Son üç yılda Ticaret Bakanlığımız ve Sağlık Bakanlığımızla birlikte yaklaşık 50 toplantı yaptık; bunların 35’i farklı şehirlerdeydi. Bu toplantılarda sağlık turizmi teşviklerini acentalarımıza anlattık. Bu destekleri sadece sağlık acentalarına değil, tüm seyahat acentalarına öğrettik. Ayrıca mevzuatları tanıttık ve yeni dönem için yol haritalarını oluşturduk.

Yeni dönemde, Ticaret Bakanlığımızın desteğiyle iki farklı ihtisas alanını daha teşvik kapsamına dahil edeceğiz. Bu çalışmaları tamamladık, yakın zamanda da müjdelerini paylaşacağız.

Sağlık turizmi alanında sizin özel markalarınız da var. Bunlardan da bahseder misiniz?

Tabii ki. Uzun yıllar spor ve wellness alanında faaliyet gösterdikten sonra, pandemi öncesinde sağlık turizmine yöneldik. Türkiye’de ilk defa konaklamalı fizik tedavi ve rehabilitasyon merkezleri kurduk. Antalya’da üç merkezimizde, beş yıldızlı oteller içinde toplam 400 yatak kapasitesiyle hizmet veriyoruz.

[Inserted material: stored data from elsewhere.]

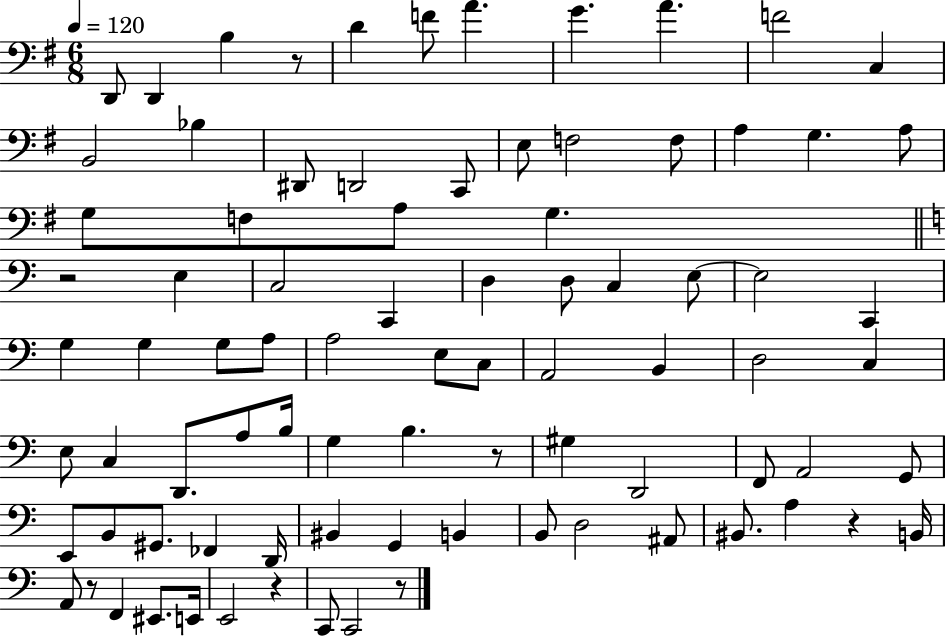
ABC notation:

X:1
T:Untitled
M:6/8
L:1/4
K:G
D,,/2 D,, B, z/2 D F/2 A G A F2 C, B,,2 _B, ^D,,/2 D,,2 C,,/2 E,/2 F,2 F,/2 A, G, A,/2 G,/2 F,/2 A,/2 G, z2 E, C,2 C,, D, D,/2 C, E,/2 E,2 C,, G, G, G,/2 A,/2 A,2 E,/2 C,/2 A,,2 B,, D,2 C, E,/2 C, D,,/2 A,/2 B,/4 G, B, z/2 ^G, D,,2 F,,/2 A,,2 G,,/2 E,,/2 B,,/2 ^G,,/2 _F,, D,,/4 ^B,, G,, B,, B,,/2 D,2 ^A,,/2 ^B,,/2 A, z B,,/4 A,,/2 z/2 F,, ^E,,/2 E,,/4 E,,2 z C,,/2 C,,2 z/2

Fizik tedavi ve rehabilitasyon merkezlerimiz, bakanlıkça ruhsatlandırılmış tek örnekler arasında. Bu tür yatırımların artmasını istiyoruz. Çünkü ülkeye döviz girdisi sağlayan her hizmet, şehirlerin tanıtımına da katkı sağlıyor.

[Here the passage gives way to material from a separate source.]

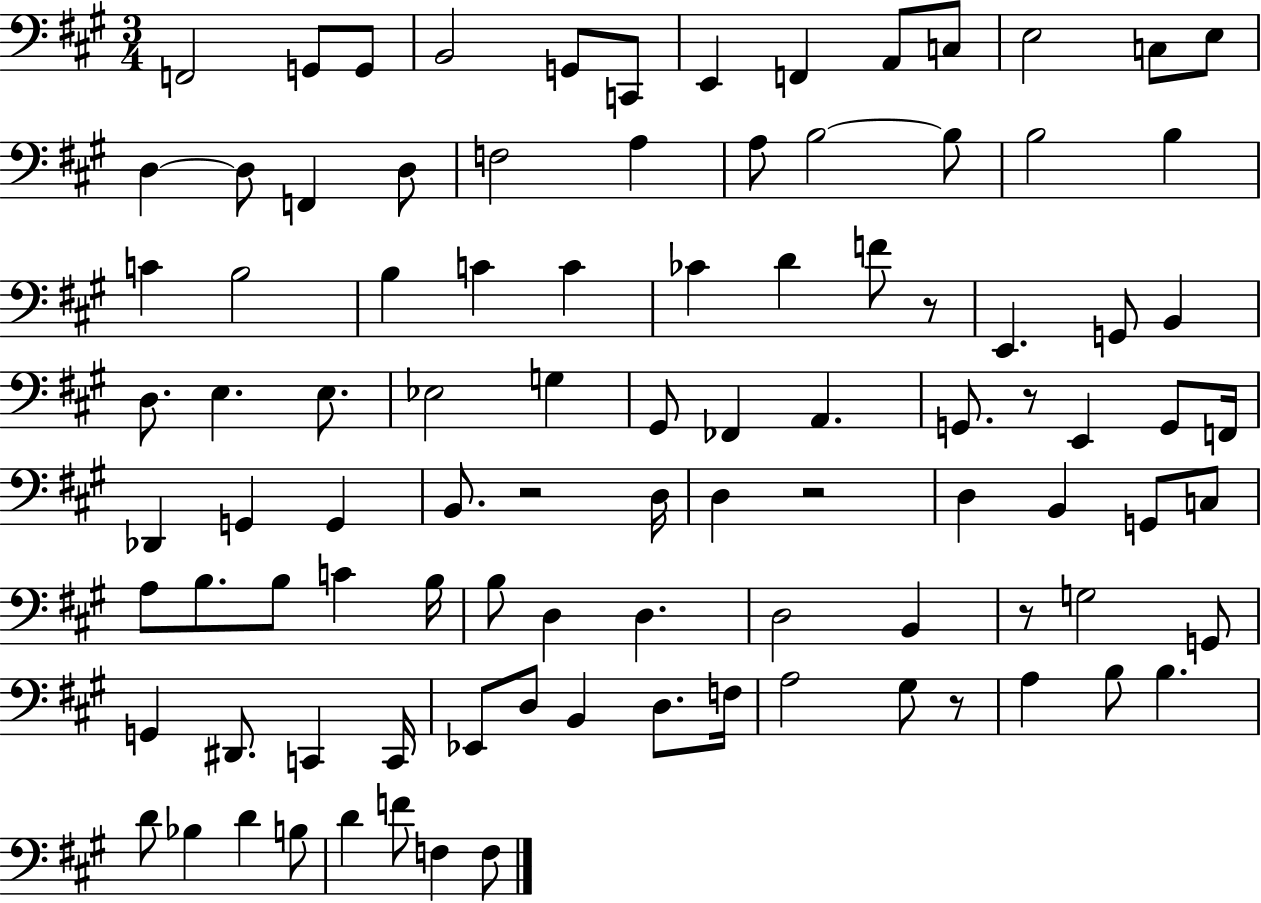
F2/h G2/e G2/e B2/h G2/e C2/e E2/q F2/q A2/e C3/e E3/h C3/e E3/e D3/q D3/e F2/q D3/e F3/h A3/q A3/e B3/h B3/e B3/h B3/q C4/q B3/h B3/q C4/q C4/q CES4/q D4/q F4/e R/e E2/q. G2/e B2/q D3/e. E3/q. E3/e. Eb3/h G3/q G#2/e FES2/q A2/q. G2/e. R/e E2/q G2/e F2/s Db2/q G2/q G2/q B2/e. R/h D3/s D3/q R/h D3/q B2/q G2/e C3/e A3/e B3/e. B3/e C4/q B3/s B3/e D3/q D3/q. D3/h B2/q R/e G3/h G2/e G2/q D#2/e. C2/q C2/s Eb2/e D3/e B2/q D3/e. F3/s A3/h G#3/e R/e A3/q B3/e B3/q. D4/e Bb3/q D4/q B3/e D4/q F4/e F3/q F3/e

Ayrıca Lara Smile markasıyla diş polikliniklerimiz İngiliz, Alman ve Norveç pazarına hizmet veriyor. Sigorta anlaşmalarımız var. Şimdi de Antalya’nın en büyük saç ekim ve estetik kliniğini açıyoruz. Bunun yanında Lara Smile Premium markamızla İngiliz devletiyle özel bir anlaşma yaptık. İngiltere’de kamu çalışanlarına hizmet verecek premium bir klinik oluşturuyoruz.

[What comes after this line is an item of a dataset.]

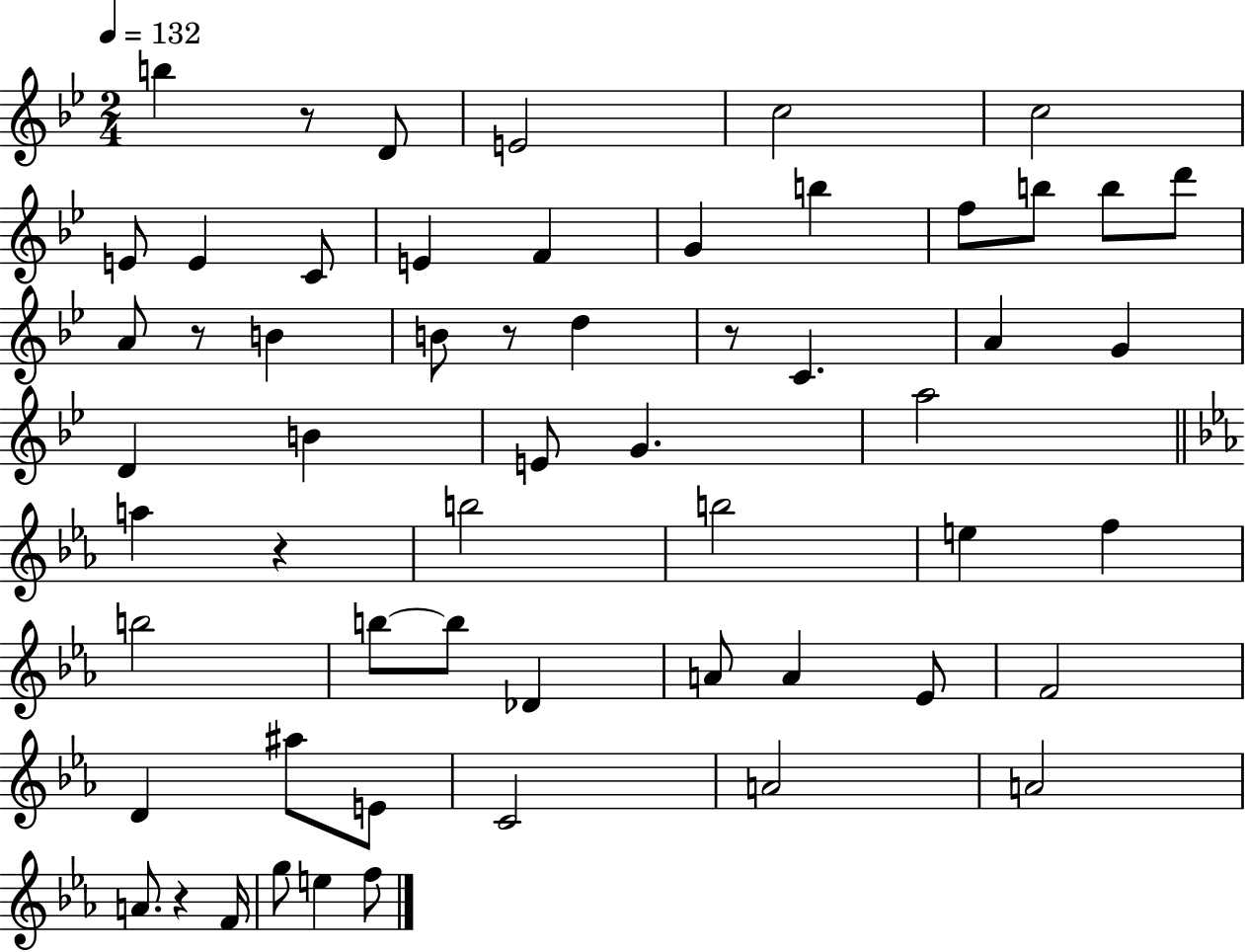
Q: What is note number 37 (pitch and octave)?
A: Db4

Sağlık turizminin geleceğini nasıl görüyorsunuz?

Türkiye, sağlık turizminde çok güçlü bir potansiyele sahip. Ticaret Bakanlığı toplantılarında da sık sık dile getiriyoruz: Hizmet ihracatında ülkeye girecek her bir euroluk döviz bizim için çok önemli.

Pasta çok büyük, rakiplerimiz çok ama biz kendi içimizde rekabet etmek yerine birbirimize destek olmalıyız. Türkiye olarak bu pastadan ne kadar büyük pay alırsak, o kadar güçlü oluruz.